Хадсон оторвал лоб от холодного оконного стекла, грузно повернулся. Взгляд у него был задумчивый, как будто он решал про себя какую-то неотложную задачу.
— Если у меня от чего-то и болит голова, Брэдли, то от таких типов, как ты.
Журналист пожал плечами и вопросительно посмотрел на Проберта:
— А ты что скажешь, Алекс? Что это вы такие надутые? Плохие известия?
— Новости есть разные, — вяло отозвался Проберт. — Например, такая: можете потихоньку собирать вещички и готовиться к переезду. В понедельник сдам вам офис под ключ.
— Через неделю меня здесь уже не будет, — фыркнул Брэдли. — Еще новости?
Хадсон отлепился от подоконника и направился к столу. Открыл верхний ящик, достал сигареты и зажигалку. Он был заядлым курильщиком, но время от времени предпринимал безуспешные попытки покончить с пагубной страстью. В конце июня шеф во всеуслышание заявил, что решительно и навсегда завяжет с курением, если 3 июля на выборах победит Ельцин. Демократия в России победила, но очередная кампания Хадсона, похоже, провалилась, как и все предыдущие. И виной тому, несомненно, дурные вести.
Хадсон глубоко затянулся и пустил струю дыма в потолок.
— Сегодня утром я разговаривал по телефону с Платтом.
Дэвид Платт возглавлял отдел политики и международных связей. Он же по линии руководства курировал московскую редакцию газеты.

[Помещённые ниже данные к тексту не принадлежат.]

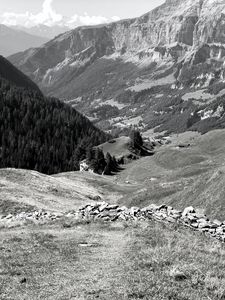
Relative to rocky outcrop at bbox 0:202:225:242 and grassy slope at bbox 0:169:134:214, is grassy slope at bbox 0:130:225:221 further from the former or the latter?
rocky outcrop at bbox 0:202:225:242

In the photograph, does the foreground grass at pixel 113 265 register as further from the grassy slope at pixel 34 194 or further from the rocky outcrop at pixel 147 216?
the grassy slope at pixel 34 194

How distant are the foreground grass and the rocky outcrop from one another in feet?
5.36

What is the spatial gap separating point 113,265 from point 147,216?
A: 14.7m

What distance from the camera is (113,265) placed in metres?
21.6

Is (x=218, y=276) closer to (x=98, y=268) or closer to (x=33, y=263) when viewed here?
(x=98, y=268)

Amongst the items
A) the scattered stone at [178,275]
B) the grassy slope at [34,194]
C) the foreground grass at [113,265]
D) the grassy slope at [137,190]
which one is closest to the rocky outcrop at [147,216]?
the foreground grass at [113,265]

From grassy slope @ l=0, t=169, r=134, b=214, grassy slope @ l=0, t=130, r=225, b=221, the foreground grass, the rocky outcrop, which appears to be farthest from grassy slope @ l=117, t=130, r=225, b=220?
the foreground grass

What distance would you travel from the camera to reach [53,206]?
6631 cm

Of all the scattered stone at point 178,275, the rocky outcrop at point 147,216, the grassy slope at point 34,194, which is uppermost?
the scattered stone at point 178,275

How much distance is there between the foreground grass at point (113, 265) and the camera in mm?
16953

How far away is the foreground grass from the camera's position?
1695 centimetres

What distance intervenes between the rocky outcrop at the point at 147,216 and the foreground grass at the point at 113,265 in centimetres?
163

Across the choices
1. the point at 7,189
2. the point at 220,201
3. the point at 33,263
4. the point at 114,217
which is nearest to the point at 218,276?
the point at 33,263

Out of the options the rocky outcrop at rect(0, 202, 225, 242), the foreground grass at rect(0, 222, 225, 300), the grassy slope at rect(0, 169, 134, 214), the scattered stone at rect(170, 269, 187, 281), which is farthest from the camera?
the grassy slope at rect(0, 169, 134, 214)
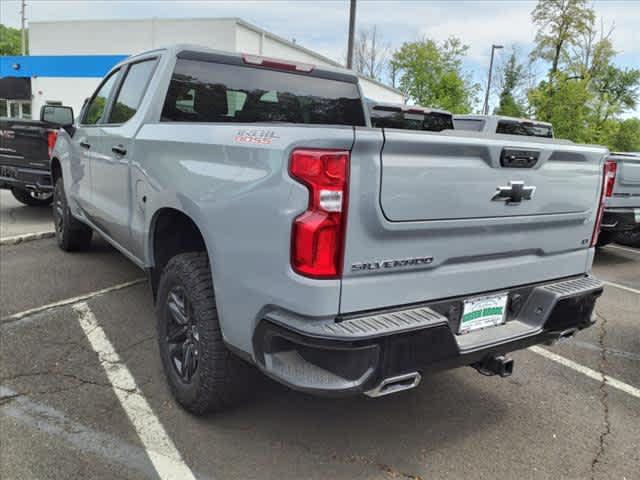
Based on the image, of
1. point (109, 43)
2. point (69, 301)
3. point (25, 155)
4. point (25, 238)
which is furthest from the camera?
point (109, 43)

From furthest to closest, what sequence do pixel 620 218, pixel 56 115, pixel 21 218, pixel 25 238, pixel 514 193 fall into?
pixel 21 218 < pixel 620 218 < pixel 25 238 < pixel 56 115 < pixel 514 193

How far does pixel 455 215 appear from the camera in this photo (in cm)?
244

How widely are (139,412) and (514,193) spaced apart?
234 cm

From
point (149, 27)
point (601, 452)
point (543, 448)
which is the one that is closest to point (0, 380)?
point (543, 448)

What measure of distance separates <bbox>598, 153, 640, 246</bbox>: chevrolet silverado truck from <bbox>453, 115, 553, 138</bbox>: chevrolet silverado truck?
1606mm

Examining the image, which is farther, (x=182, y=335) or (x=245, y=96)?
(x=245, y=96)

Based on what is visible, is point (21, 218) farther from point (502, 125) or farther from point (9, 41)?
point (9, 41)

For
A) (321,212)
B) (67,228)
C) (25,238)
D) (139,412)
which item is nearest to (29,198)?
(25,238)

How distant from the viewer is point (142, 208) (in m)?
3.53

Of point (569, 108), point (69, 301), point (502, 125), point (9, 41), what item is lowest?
point (69, 301)

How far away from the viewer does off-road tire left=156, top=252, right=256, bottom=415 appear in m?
2.72

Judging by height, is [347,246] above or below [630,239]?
above

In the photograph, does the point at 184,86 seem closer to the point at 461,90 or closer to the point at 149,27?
the point at 149,27

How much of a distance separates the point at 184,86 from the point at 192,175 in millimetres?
1181
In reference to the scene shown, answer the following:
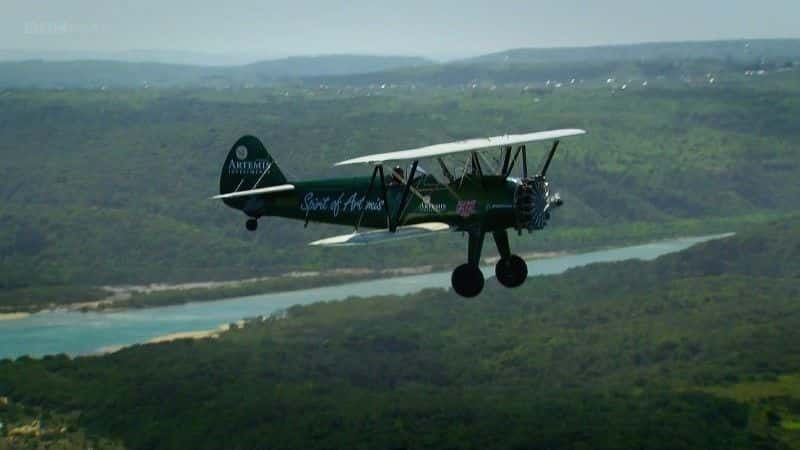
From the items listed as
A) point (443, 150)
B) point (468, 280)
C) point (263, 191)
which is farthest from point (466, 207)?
point (263, 191)

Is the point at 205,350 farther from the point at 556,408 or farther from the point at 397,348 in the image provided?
the point at 556,408

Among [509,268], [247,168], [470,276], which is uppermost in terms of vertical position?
[247,168]

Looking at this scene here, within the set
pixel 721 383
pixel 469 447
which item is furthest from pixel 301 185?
pixel 721 383

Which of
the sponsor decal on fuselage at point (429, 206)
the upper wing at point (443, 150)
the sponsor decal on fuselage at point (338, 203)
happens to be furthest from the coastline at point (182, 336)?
the upper wing at point (443, 150)

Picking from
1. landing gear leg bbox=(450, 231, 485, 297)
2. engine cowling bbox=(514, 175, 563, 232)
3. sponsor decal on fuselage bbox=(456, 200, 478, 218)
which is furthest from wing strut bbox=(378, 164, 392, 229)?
engine cowling bbox=(514, 175, 563, 232)

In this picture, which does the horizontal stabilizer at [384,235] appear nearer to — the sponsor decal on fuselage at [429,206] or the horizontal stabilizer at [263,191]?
the sponsor decal on fuselage at [429,206]

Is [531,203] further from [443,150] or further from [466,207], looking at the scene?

— Что-нибудь не так с моим интервью?
В четверг Брэдли удалось взять небольшое интервью у русского премьера. На первый взгляд ничего нового тот не сказал, но Брэдли давно уже научился искусству читать между строк, поэтому он, кроме интервью, тиснул еще и свой развернутый комментарий. Премьер в эти дни упорно отмалчивался и на приставания журналистов отвечал стандартной фразой: «Давайте дождемся результатов выборов». Единственным репортером, кому удалось слегка «выпотрошить» премьера, оказался Брэдли. Коллеги из других изданий, естественно, позеленели от зависти. Напечатано оно было два дня назад, в номере за субботу.
— Нет, с этим все в порядке, — наконец выдавил из себя Хадсон. — Боссы довольны твоей работой. За серию материалов, посвященных выборам, получишь бонус, правда, сумму Платт мне не назвал.
— С меня выпивка. Но я что-то не вижу по вашим лицам, чтобы вы обрадовались успеху коллеги.
Хадсон отвернул голову в сторону, затем поскреб указательным пальцем за ухом.
— Платт сообщил мне, что руководство положительно решило вопрос с твоим отпуском. Начиная с двадцатого июля можешь быть свободен.
— Дэвид звонил мне в пятницу, так что я в курсе.
— Не перебивай меня, — недовольным тоном проворчал Хадсон. — В августе тебе придется на несколько дней вернуться в Россию.
Брэдли бросил на него недоумевающий взгляд:
— А это еще зачем?
— Не прикидывайся простаком, — поморщился шеф бюро. — Ты что, забыл? 9 августа церемония инаугурации. Напишешь по этому поводу несколько строчек и опять свободен. Руководство, очевидно, думает, что без тебя мы с этим делом никак не управимся.
— Что еще? — сухо поинтересовался Брэдли.
— Вернешься из отпуска в Москву десятого сентября. И сразу же примешь у меня дела.
— А тебя куда, Пол? В отпуск? Хотя нет, ты же недавно отдыхал…
— Куда, куда… На свалку, — мрачно пошутил Хадсон, гася окурок о край пепельницы. — Платт выдал мне открытым текстом: спасибо, старина Пол, ты хорошо служил, но пора уступать дорогу молодым. А мне предложили до пенсии поработать в архиве. Выделят какой-нибудь скромный кабинетик, смахивающий на эту собачью конуру, в которой мы с вами сейчас находимся, и буду я там до глубокой старости штаны протирать и бумажки перекладывать.
Брэдли не выдержал и громко расхохотался:
— Так вот в чем, оказывается, дело…
Он присел на краешек стола и сверху вниз посмотрел на Проберта:
— Алекс, ну хоть ты-то понимаешь, что я здесь абсолютно ни при чем? Неужели я похож на интригана и карьериста?
Тот лишь передернул плечами. Брэдли прекрасно понимал причину беспокойства своего шефа. Если Хадсона переведут в Вашингтон, он здорово потеряет в зарплате. А ему еще два года доплачивать за университетское образование своего младшего сына. Перо у Хадсона уже давно притупилось, исписался старина Пол, это только так кажется, что журналистский век долог.